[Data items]
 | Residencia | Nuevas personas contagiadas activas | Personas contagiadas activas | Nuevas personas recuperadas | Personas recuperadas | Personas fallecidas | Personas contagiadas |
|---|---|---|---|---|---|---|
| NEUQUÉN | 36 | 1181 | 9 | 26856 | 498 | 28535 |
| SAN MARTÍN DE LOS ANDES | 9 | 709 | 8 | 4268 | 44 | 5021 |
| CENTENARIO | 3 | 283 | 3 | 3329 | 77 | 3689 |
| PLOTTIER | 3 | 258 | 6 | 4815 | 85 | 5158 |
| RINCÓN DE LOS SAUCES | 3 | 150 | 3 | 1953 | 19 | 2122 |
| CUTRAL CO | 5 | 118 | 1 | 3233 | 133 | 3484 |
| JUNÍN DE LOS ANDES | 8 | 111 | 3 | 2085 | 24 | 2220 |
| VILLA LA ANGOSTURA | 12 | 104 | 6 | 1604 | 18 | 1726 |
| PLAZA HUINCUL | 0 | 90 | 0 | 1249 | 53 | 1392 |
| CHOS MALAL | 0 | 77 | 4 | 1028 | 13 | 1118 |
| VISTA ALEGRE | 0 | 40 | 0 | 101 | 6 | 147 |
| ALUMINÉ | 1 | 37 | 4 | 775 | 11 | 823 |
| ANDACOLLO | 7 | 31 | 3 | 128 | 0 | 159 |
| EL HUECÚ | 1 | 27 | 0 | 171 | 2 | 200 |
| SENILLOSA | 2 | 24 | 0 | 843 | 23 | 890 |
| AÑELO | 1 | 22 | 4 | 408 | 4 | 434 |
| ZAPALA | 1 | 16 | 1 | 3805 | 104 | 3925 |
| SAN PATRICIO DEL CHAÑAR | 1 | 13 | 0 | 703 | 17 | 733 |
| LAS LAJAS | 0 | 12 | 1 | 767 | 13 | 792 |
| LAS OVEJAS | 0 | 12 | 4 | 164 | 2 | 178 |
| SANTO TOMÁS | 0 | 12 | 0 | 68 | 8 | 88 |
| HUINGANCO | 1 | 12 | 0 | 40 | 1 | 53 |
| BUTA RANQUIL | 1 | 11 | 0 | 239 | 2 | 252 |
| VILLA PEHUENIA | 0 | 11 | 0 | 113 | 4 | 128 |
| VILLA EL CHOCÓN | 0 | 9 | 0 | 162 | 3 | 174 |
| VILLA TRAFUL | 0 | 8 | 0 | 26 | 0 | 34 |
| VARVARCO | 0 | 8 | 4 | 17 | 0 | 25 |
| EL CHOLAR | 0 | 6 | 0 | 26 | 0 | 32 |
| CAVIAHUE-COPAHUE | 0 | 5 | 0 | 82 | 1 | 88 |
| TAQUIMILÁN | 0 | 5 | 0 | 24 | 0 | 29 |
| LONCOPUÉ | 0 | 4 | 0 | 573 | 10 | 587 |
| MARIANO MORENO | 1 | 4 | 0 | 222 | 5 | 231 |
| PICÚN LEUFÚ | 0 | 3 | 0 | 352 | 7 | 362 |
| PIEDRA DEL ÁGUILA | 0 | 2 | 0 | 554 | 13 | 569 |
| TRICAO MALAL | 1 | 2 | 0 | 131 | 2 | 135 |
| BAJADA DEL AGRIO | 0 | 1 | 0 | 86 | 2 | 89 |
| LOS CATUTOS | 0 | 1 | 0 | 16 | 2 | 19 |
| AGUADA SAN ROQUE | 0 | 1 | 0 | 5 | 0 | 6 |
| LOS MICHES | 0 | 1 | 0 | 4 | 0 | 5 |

EXERCISE REQUIREMENTS: The reply should be a precise retyping of all the data.

WRITTEN RESPONSE:
 | Residencia | Nuevas personas contagiadas activas | Personas contagiadas activas | Nuevas personas recuperadas | Personas recuperadas | Personas fallecidas | Personas contagiadas |
|---|---|---|---|---|---|---|
| NEUQUÉN | 36 | 1181 | 9 | 26856 | 498 | 28535 |
| SAN MARTÍN DE LOS ANDES | 9 | 709 | 8 | 4268 | 44 | 5021 |
| CENTENARIO | 3 | 283 | 3 | 3329 | 77 | 3689 |
| PLOTTIER | 3 | 258 | 6 | 4815 | 85 | 5158 |
| RINCÓN DE LOS SAUCES | 3 | 150 | 3 | 1953 | 19 | 2122 |
| CUTRAL CO | 5 | 118 | 1 | 3233 | 133 | 3484 |
| JUNÍN DE LOS ANDES | 8 | 111 | 3 | 2085 | 24 | 2220 |
| VILLA LA ANGOSTURA | 12 | 104 | 6 | 1604 | 18 | 1726 |
| PLAZA HUINCUL | 0 | 90 | 0 | 1249 | 53 | 1392 |
| CHOS MALAL | 0 | 77 | 4 | 1028 | 13 | 1118 |
| VISTA ALEGRE | 0 | 40 | 0 | 101 | 6 | 147 |
| ALUMINÉ | 1 | 37 | 4 | 775 | 11 | 823 |
| ANDACOLLO | 7 | 31 | 3 | 128 | 0 | 159 |
| EL HUECÚ | 1 | 27 | 0 | 171 | 2 | 200 |
| SENILLOSA | 2 | 24 | 0 | 843 | 23 | 890 |
| AÑELO | 1 | 22 | 4 | 408 | 4 | 434 |
| ZAPALA | 1 | 16 | 1 | 3805 | 104 | 3925 |
| SAN PATRICIO DEL CHAÑAR | 1 | 13 | 0 | 703 | 17 | 733 |
| LAS LAJAS | 0 | 12 | 1 | 767 | 13 | 792 |
| LAS OVEJAS | 0 | 12 | 4 | 164 | 2 | 178 |
| SANTO TOMÁS | 0 | 12 | 0 | 68 | 8 | 88 |
| HUINGANCO | 1 | 12 | 0 | 40 | 1 | 53 |
| BUTA RANQUIL | 1 | 11 | 0 | 239 | 2 | 252 |
| VILLA PEHUENIA | 0 | 11 | 0 | 113 | 4 | 128 |
| VILLA EL CHOCÓN | 0 | 9 | 0 | 162 | 3 | 174 |
| VILLA TRAFUL | 0 | 8 | 0 | 26 | 0 | 34 |
| VARVARCO | 0 | 8 | 4 | 17 | 0 | 25 |
| EL CHOLAR | 0 | 6 | 0 | 26 | 0 | 32 |
| CAVIAHUE-COPAHUE | 0 | 5 | 0 | 82 | 1 | 88 |
| TAQUIMILÁN | 0 | 5 | 0 | 24 | 0 | 29 |
| LONCOPUÉ | 0 | 4 | 0 | 573 | 10 | 587 |
| MARIANO MORENO | 1 | 4 | 0 | 222 | 5 | 231 |
| PICÚN LEUFÚ | 0 | 3 | 0 | 352 | 7 | 362 |
| PIEDRA DEL ÁGUILA | 0 | 2 | 0 | 554 | 13 | 569 |
| TRICAO MALAL | 1 | 2 | 0 | 131 | 2 | 135 |
| BAJADA DEL AGRIO | 0 | 1 | 0 | 86 | 2 | 89 |
| LOS CATUTOS | 0 | 1 | 0 | 16 | 2 | 19 |
| AGUADA SAN ROQUE | 0 | 1 | 0 | 5 | 0 | 6 |
| LOS MICHES | 0 | 1 | 0 | 4 | 0 | 5 |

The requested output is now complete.